Propane is good for cooking and a backup generator. It's about on par for cost with electricity as a heat source, so I don't see much incentive to switch to a propane water heater, unless you want faster recovery time. Especially in your climate, I'd suggest considering a heat pump water heater if you want to reduce water heating costs.

Unfortunately, most solar PV systems do not replace a backup generator. Normal solar systems depend on the grid to regulate voltage and frequency. Doing so for backup requires a grid-interactive inverter that can run either way (modest extra cost), and should be paired with a battery bank to absorb excess power and provide surge power for high loads, in addition to keeping your lights on overnight (large extra cost).

You can ask the installer about the option of backup power, but I don't think all of them offer the option. Depending on your expectations for how long you want to be able to run, whether you're willing to cut your power use during that time, and the resulting costs, you may very well prefer to just keep your generator, since it's already paid for and has a very high capacity.


----------



## 7acres (Aug 31, 2016)

iamlucky13 said:


> Propane is good for cooking and a backup generator. It's about on par for cost with electricity as a heat source, so I don't see much incentive to switch to a propane water heater, unless you want faster recovery time. Especially in your climate, I'd suggest considering a heat pump water heater if you want to reduce water heating costs.
> 
> Unfortunately, most solar PV systems do not replace a backup generator. Normal solar systems depend on the grid to regulate voltage and frequency. Doing so for backup requires a grid-interactive inverter that can run either way (modest extra cost), and should be paired with a battery bank to absorb excess power and provide surge power for high loads, in addition to keeping your lights on overnight (large extra cost).
> 
> You can ask the installer about the option of backup power, but I don't think all of them offer the option. Depending on your expectations for how long you want to be able to run, whether you're willing to cut your power use during that time, and the resulting costs, you may very well prefer to just keep your generator, since it's already paid for and has a very high capacity.
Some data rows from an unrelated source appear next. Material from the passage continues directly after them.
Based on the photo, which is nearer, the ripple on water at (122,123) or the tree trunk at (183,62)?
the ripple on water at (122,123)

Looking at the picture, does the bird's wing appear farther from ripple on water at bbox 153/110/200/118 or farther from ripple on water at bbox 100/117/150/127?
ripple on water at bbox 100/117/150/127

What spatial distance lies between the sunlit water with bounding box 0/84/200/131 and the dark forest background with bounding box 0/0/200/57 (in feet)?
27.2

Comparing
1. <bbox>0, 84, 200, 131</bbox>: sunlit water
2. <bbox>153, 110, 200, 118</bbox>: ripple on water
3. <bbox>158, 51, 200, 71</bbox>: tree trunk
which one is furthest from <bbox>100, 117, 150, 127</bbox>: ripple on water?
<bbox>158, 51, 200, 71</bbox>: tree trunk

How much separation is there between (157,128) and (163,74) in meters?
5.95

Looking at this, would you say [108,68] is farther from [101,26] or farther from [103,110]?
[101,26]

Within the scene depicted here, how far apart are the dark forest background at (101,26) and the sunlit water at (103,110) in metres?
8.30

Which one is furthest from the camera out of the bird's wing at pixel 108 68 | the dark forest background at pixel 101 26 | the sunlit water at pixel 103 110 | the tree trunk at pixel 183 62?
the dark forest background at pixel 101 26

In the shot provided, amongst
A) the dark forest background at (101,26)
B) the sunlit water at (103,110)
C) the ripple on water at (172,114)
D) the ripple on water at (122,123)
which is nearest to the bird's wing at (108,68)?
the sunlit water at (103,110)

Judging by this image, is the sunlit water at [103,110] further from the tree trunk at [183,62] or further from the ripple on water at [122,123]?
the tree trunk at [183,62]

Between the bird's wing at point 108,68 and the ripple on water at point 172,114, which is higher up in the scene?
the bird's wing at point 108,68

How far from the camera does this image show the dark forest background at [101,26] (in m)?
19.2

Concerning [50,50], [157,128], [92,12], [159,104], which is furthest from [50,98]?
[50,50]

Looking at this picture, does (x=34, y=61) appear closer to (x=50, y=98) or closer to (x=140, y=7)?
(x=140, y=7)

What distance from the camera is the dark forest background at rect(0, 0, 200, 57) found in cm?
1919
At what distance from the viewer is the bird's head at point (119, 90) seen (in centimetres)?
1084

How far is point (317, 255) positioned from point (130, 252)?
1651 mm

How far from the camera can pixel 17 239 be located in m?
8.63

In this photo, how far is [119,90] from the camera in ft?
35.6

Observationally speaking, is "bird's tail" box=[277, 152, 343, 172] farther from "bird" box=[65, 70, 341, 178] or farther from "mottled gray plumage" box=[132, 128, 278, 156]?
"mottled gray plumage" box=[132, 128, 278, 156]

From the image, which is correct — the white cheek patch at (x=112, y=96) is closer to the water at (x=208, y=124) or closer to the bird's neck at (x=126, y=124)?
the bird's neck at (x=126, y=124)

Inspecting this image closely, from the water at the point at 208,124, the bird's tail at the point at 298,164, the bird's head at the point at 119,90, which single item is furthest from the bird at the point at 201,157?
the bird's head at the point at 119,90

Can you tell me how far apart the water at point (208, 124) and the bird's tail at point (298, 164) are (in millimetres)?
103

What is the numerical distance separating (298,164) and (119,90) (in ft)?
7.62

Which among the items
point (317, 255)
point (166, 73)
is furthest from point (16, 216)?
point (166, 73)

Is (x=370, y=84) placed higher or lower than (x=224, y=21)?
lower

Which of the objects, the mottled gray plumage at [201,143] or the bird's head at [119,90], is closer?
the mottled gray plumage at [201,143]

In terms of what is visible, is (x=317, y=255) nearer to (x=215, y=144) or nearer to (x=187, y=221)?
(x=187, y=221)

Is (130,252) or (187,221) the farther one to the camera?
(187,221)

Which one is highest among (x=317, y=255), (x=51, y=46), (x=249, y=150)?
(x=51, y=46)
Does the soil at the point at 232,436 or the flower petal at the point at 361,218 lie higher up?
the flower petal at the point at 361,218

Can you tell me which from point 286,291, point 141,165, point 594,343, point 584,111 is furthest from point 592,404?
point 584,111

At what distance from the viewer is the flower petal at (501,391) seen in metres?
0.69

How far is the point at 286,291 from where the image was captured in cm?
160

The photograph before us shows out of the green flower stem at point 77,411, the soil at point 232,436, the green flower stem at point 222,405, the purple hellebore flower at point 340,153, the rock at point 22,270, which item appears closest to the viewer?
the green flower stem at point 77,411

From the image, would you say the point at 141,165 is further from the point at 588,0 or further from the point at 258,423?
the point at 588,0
I just did a little reading up on the grid-interactive inverter.

Currently when the power goes down the generator's remote transfer panel fires up the generator and transfers the load directly to it with no batteries in the mix. 

Does someone make a grid-interactive inverter that don't necessarily need a battery bank?


----------



## peakbagger (Aug 31, 2016)

I think I I replied in the other thread that Outback may make a inverter/charge controller that does what you need and it may (no guarantees have the capability). You are getting into fairly sophisticated territory once you start messing with grid interactive inverters as they have to be designed to kick off when the utility goes away. I would suspect its far easier to install a standard grid tied inverter and then let it shut off if the grid goes down. The UL requirements for grid tied inverters are once they trip, they need a minimum of 5 minutes of clean continuous grid power before they will synch up again. In theory your auto generator start could be programmed to swap an automated transfer switch and start up in that wait period. The grid tied inverter would need to be on the utility side of the transfer switch, otherwise it may never synch to the grid as most generators put out power that is too dirty to fool the grid inverter.  I expect your generator has a minimum run time that it runs before it shuts down so if the grid comes back I expect that the grid inverter will already be synched to the grid so that when you shut the generator down the transfer back to utility is pretty quick. The problem is if you go to a hybrid design the number of contractors qualified to install and support a system goes way down and the prices go up. The $3 to $3.5 a watt may go up to $5 a watt. They can do grid tie cheap as the buy containers of panels, racking and inverters and every installation is standard. Once you go with "weird" they have to design the system, program it and deal with the inevitable teething issues. Most generators I am aware of are auto transfer on loss of utility but manual transfer back as otherwise the generator might switch back when you don't want it.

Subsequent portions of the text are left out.